=== ACTIVITY 1 ===
In the Ginsburg passage, list each thing the opening sentence names as part of the funeral scene.
=== ACTIVITY 2 ===
Write out everything in the Ginsburg passage from "She, who legislated" down to "up a no sign?".
=== ACTIVITY 3 ===
According to the Ginsburg passage, which organization will try to keep her alive as a righteous Jew?

=== STUDY TEXT ===
········

The funeral gloom, the closed opulent casket, the empty faces, the rabbi making a big show over the demise, it all breathes the air of Jewish extinction.
Having been raised in Judaism, there is no hope, no anticipation, no foretaste of something better beyond this life when attending a Jewish funeral.
Ruth Bader Ginsburg is now dead.
Suddenly, black lives don't matter.
A dead Jew ranks higher!
Stop there! Abortion and same-sex marriage defy God's creational laws.
Ginsburg died an enemy of the Creator.
But the ADL will try to keep her alive as a righteous Jew.
They promote a book about her for Goyam children.
The book makes a heroine out of Ginsburg.
She, who legislated from the bench that two men And two women can actually marry each other.
You recently became the first justice to officiate a gay marriage.
Why did you think it was important to perform that ceremony?
Society had grown up enough to recognize that if two people love each other, and both are women or both are men, why should the law put up a no sign?
Who made you, Ginsburg, a legislator?

········

=== DATASET SECTION ===
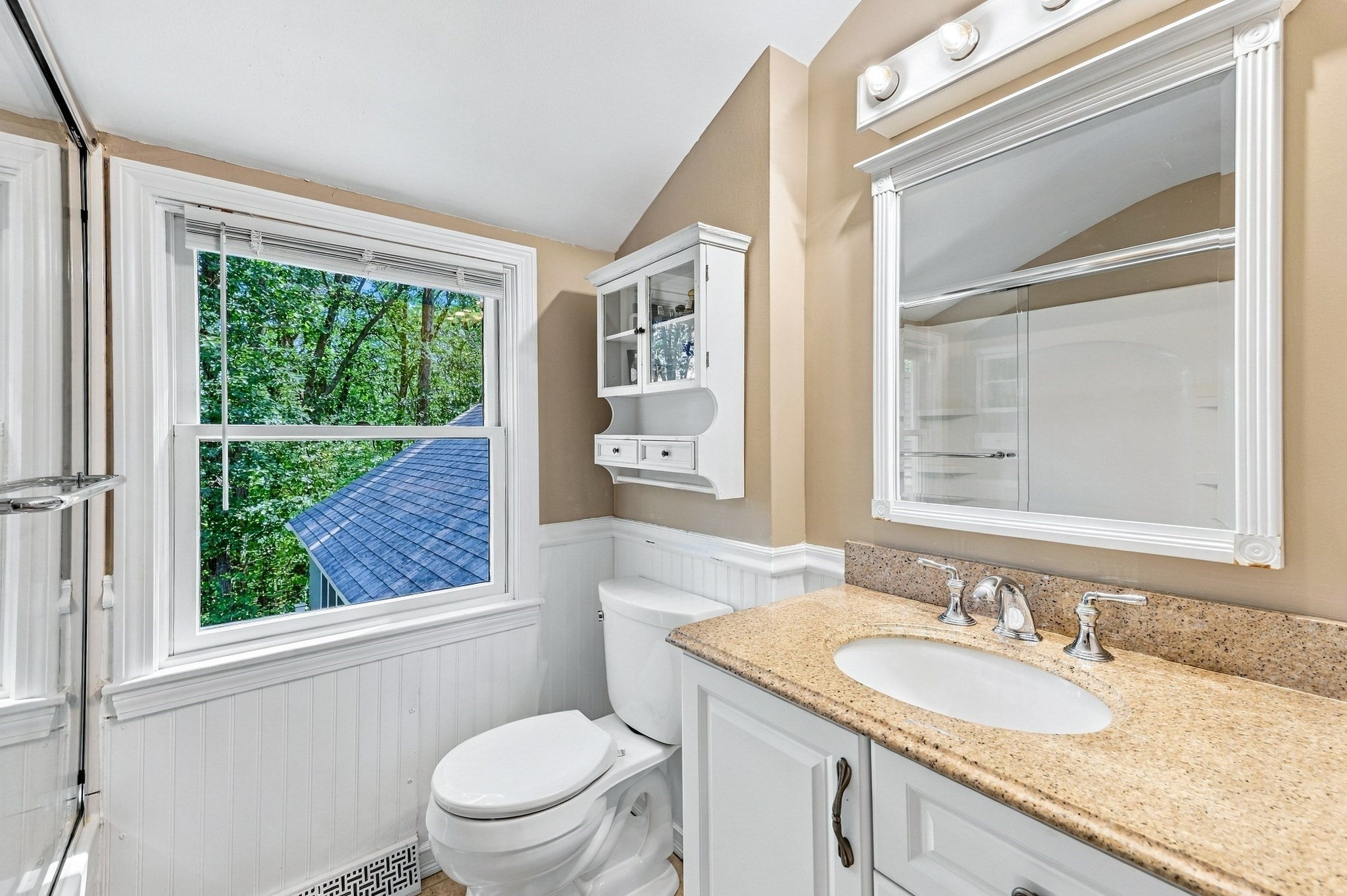 41 Amble Rd, Chelmsford, MA, 41 Amble Rd, Chelmsford, MA Photo #23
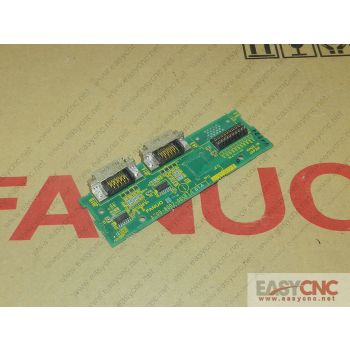 A20B-8002-0851 Faunc PCB used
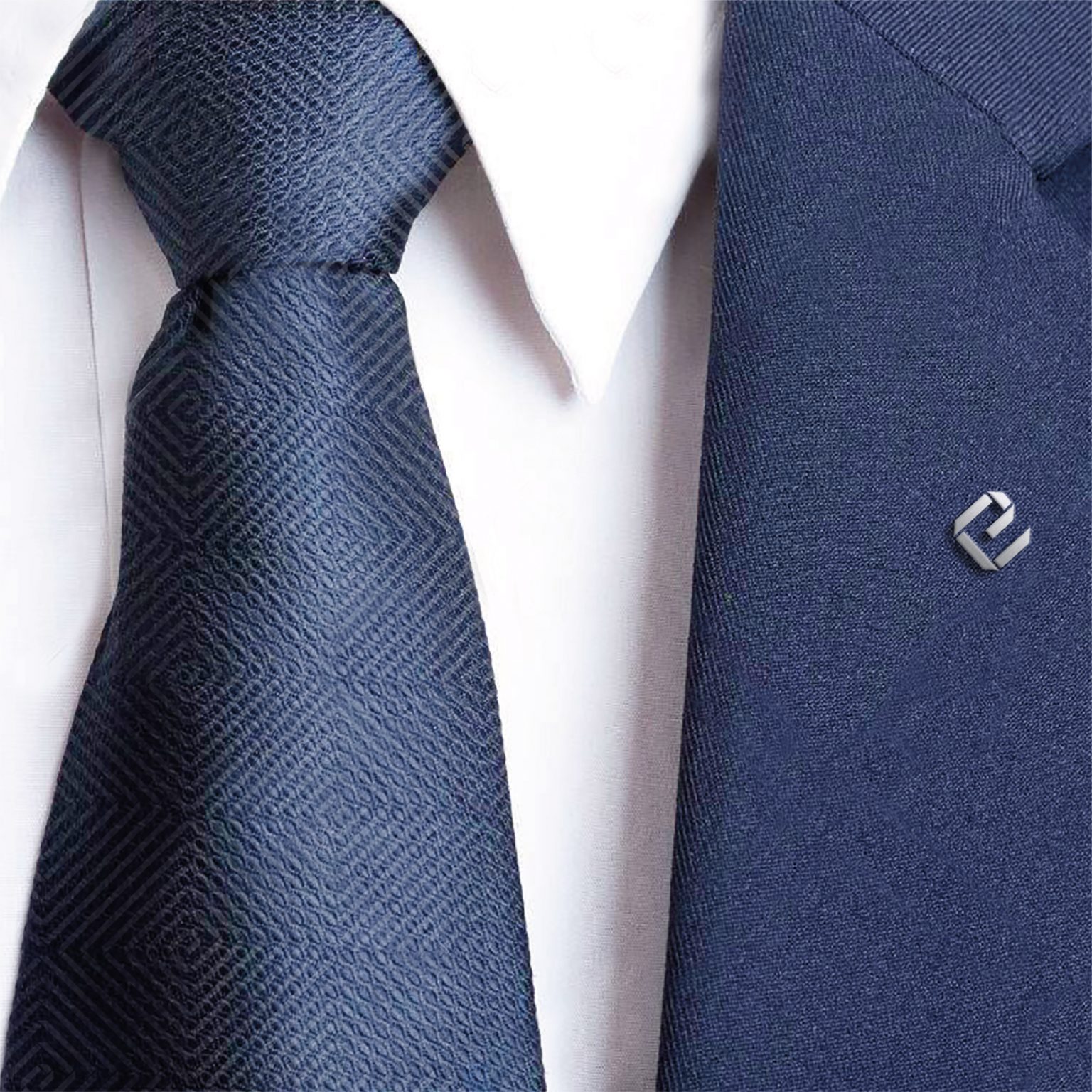 Cravatta Pin 104984 1536x1536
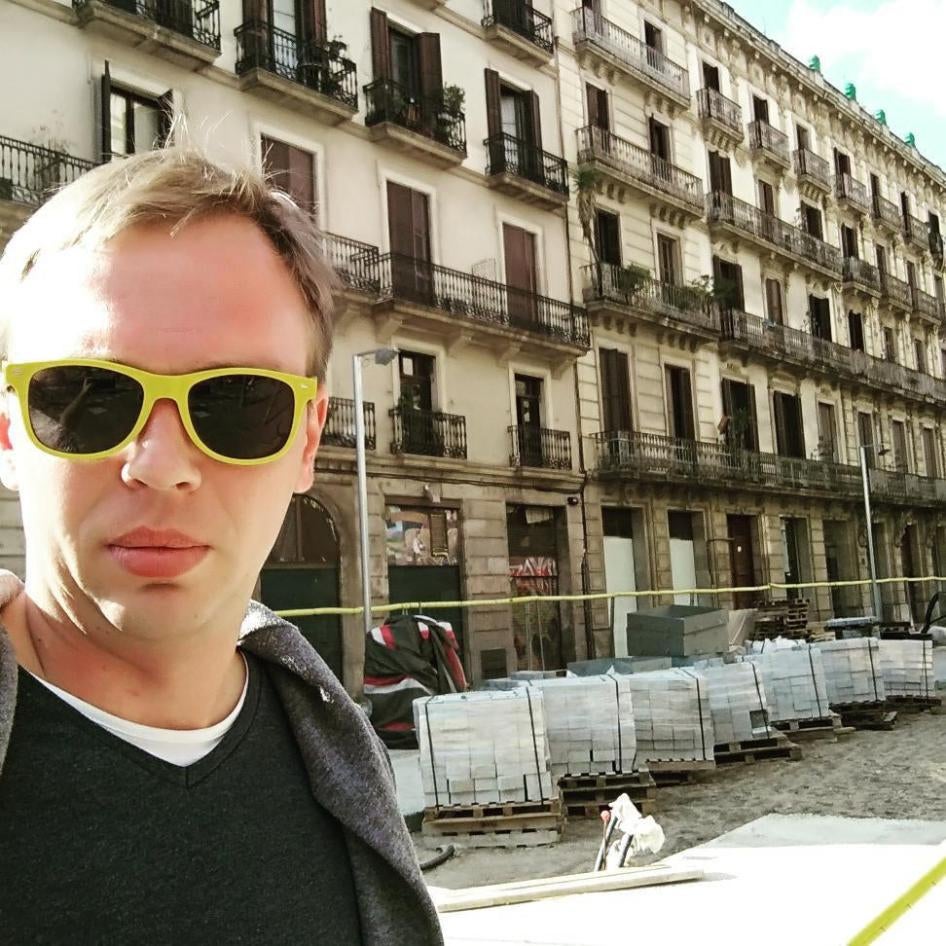 201906europe_russia_golunov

········

=== WRITTEN ANSWER 1 ===
- The funeral gloom
- The closed opulent casket
- The empty faces
- The rabbi making a big show over the demise

=== WRITTEN ANSWER 2 ===
She, who legislated from the bench that two men And two women can actually marry each other.
You recently became the first justice to officiate a gay marriage.
Why did you think it was important to perform that ceremony?
Society had grown up enough to recognize that if two people love each other, and both are women or both are men, why should the law put up a no sign?

=== WRITTEN ANSWER 3 ===
The ADL